Special Equipment: kitchen string
Beef Tenderloin Recipe
- Quick Glance
- 1 H
- 1 H, 45 M
- Makes 10-12 servings
- For the beef tenderloin
- 1 whole beef tenderloin, about 6 pounds before trimming
- 4 tablespoons extra-virgin olive oil
- Kosher salt and freshly ground pepper
- 2 1/2 pounds large Vidalia or other sweet onions, about 5 (cut into slices 1/4-inch thick)
- 2 fresh thyme sprigs
- 1 tablespoon balsamic vinegar
- For the Madeira sauce
- 1/2 cup Madeira (may substitute tawny port), or more as needed
- 3 cups beef stock or reduced-sodium beef broth
- 2 to 3 tablespoons beef demi-glace
- 1 tablespoon red wine vinegar
- Kosher salt and freshly ground pepper
- 2 tablespoons unsalted butter, at room temperature
- 2 tablespoons all-purpose flour
- Make the beef tenderloin
- 1. Using a sharp, thin-bladed knife, remove the chain muscle from the beef tenderloin. (The chain muscle is the long, thin muscle, connective tissue, and fat that runs almost the length of the beef tenderloin.) Reserve it for another use, such as stir-frying or ground beef. Then remove the silver skin and most of the surface fat from the tenderloin.
- 2. Next, about 5 to 6 inches from the narrow end of the beef tenderloin, make a shallow cut crosswise across the tenderloin, cutting about halfway through the meat. Fold this narrow end piece under so that the tenderloin is uniformly thick from one end to the other. Secure the tenderloin with kitchen string, tying it at 1 1/2-inch intervals along the length of the tenderloin.
- 3. Place the tenderloin on a platter. Brush or rub the meat on all sides with 2 tablespoons of the olive oil. Season generously with salt and pepper, firmly pressing the seasonings in with your fingertips. (The roast can be refrigerated, uncovered, for up to 24 hours. Let stand at room temperature for about 1 hour before roasting.)
- 4. In a large skillet over low heat, warm the remaining 2 tablespoons olive oil. Add the onions, stir to coat with the oil, and season to taste with salt and pepper. Cook for 2 to 3 minutes, then add 1/4 cup water, the thyme, and the balsamic vinegar. Cover and cook over low heat, stirring occasionally, until the onions are very soft but not browned, about 15 minutes. Uncover and, if any liquid remains in the pan, increase the heat to medium-high and cook just until the liquid evaporates. Again, do not let the onions color.
- 5. Position a rack in the upper third of the oven. Preheat the oven to 425°F (220°C). Arrange the onions along the center of a shallow roasting pan just large enough to hold the tenderloin. (If you have a rather large roast, you can spread the onions on the diagonal to make space for it in the pan). Place the tenderloin on the onions.

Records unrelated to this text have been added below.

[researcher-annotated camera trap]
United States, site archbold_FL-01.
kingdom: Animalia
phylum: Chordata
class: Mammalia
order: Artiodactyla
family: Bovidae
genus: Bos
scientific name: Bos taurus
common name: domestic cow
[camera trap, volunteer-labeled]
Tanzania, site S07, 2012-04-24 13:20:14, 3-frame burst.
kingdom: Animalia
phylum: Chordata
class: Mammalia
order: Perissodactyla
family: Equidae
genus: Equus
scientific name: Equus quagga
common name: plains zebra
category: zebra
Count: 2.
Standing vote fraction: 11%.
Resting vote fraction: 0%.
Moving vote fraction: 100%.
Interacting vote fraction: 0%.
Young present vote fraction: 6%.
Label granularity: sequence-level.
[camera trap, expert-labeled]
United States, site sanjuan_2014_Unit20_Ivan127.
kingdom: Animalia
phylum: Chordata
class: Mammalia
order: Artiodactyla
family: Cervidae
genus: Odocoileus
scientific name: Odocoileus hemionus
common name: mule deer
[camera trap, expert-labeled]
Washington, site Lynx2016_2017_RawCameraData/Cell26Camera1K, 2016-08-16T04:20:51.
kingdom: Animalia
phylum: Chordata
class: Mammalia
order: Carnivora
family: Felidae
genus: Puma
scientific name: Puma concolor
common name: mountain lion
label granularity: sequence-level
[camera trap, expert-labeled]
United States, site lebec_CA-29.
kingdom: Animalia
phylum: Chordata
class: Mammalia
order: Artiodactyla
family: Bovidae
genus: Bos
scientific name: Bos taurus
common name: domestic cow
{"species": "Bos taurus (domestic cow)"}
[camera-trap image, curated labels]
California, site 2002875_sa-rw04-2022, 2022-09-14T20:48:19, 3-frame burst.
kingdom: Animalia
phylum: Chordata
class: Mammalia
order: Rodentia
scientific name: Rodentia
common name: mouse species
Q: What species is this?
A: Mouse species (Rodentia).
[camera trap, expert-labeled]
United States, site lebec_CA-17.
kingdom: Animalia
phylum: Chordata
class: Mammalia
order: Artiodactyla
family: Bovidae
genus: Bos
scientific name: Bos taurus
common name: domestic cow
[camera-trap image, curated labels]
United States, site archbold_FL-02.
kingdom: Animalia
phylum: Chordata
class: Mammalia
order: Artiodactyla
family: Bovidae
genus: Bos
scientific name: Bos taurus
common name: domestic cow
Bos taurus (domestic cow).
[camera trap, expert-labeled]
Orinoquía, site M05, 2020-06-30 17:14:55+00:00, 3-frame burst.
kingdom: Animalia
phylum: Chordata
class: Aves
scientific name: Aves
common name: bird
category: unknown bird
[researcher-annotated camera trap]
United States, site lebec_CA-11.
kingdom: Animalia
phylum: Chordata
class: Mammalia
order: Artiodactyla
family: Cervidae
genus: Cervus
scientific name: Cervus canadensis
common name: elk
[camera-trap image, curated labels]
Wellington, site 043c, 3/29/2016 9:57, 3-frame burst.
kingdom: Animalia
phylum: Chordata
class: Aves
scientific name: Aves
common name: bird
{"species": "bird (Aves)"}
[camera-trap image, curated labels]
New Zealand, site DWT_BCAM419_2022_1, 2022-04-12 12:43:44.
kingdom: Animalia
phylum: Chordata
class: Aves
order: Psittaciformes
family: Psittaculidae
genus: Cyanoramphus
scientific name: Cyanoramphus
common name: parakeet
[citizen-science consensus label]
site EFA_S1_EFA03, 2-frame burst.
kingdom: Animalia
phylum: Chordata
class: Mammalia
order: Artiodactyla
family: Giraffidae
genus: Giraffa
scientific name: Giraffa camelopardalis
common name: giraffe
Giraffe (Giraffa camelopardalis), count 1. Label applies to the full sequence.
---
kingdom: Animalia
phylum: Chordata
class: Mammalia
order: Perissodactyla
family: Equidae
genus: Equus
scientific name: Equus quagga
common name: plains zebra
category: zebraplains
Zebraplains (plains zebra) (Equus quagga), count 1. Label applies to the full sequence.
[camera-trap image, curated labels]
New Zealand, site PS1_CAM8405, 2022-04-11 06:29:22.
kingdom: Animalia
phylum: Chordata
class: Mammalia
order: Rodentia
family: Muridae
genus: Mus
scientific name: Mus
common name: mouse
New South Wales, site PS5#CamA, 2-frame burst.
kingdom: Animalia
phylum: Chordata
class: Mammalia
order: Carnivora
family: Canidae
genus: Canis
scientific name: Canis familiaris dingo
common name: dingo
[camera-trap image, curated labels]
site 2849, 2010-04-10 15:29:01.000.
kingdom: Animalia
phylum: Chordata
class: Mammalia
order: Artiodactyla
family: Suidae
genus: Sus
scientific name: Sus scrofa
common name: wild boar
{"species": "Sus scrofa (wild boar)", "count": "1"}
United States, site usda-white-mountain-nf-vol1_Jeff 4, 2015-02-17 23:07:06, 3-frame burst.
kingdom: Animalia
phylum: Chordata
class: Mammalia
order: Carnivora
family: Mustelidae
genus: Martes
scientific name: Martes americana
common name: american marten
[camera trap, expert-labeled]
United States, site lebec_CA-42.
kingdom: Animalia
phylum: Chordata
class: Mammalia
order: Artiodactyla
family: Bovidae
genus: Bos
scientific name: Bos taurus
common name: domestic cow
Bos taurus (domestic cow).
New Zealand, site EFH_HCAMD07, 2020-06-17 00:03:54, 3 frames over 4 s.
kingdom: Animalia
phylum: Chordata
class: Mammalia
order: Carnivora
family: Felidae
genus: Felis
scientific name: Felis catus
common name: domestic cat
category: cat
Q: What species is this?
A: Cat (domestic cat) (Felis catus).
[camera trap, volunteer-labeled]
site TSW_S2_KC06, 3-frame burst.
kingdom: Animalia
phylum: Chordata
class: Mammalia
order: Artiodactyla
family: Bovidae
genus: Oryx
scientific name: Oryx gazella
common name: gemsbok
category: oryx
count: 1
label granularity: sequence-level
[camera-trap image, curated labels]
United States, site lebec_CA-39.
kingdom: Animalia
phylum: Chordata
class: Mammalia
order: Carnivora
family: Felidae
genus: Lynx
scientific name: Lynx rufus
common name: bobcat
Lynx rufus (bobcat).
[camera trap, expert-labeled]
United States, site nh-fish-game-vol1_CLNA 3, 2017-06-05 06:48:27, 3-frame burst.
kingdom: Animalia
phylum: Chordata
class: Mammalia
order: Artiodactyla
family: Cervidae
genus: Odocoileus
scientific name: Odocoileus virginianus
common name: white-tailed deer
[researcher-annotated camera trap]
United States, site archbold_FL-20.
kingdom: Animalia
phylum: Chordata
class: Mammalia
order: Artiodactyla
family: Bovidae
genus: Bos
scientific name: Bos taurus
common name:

- 6. Roast the tenderloin until a thermometer inserted into the thickest part registers 125°F (52°C) for medium-rare, about 45 minutes. The roast will vary somewhat in doneness depending on the thickness of its sections. Remove the pan from the oven, transfer the meat to a platter, and tent with aluminum foil. Let rest for 10 to 15 minutes before slicing.
- Make the Madeira sauce
- 7. In a saucepan over medium-high heat, bring the 1/2 cup Madeira to a boil and cook until reduced to 1/4 cup.
- 8. Pour about 1/2 cup of the pan juices from the roasting pan through a fine-mesh sieve into the saucepan. Discard the thyme but reserve the onions in the roasting pan. Add the beef stock or broth to the saucepan, bring to a boil, and cook for 2 to 3 minutes to reduce slightly and blend the flavors. Reduce the heat to medium-low and stir in the demi-glace and red wine vinegar. Season to taste with salt and pepper and, if desired, 2 to 3 tablespoons more Madeira.
- 9. Meanwhile, place the butter and flour in a small bowl and mix together with a fork until well combined to make a beurre manié. [Editor’s Note: A beurre manié is a simple manner of thickening a sauce, lending it a rich, smooth, velvety consistency.] Reduce the heat under the sauce to low, whisk the beurre manié into the liquid a little at a time, and simmer until the sauce reaches the desired consistency, 2 to 3 minutes. Keep the sauce warm by covering it and placing it over very low heat.
- 10. Transfer the tenderloin to a carving board. Remove the strings and carve the roast into slices about 1/2 inch thick. Place a spoonful of the reserved onions onto individual plates and top with a slice of tenderloin. Spoon a little of the sauce over the meat and pass the remaining sauce at the table.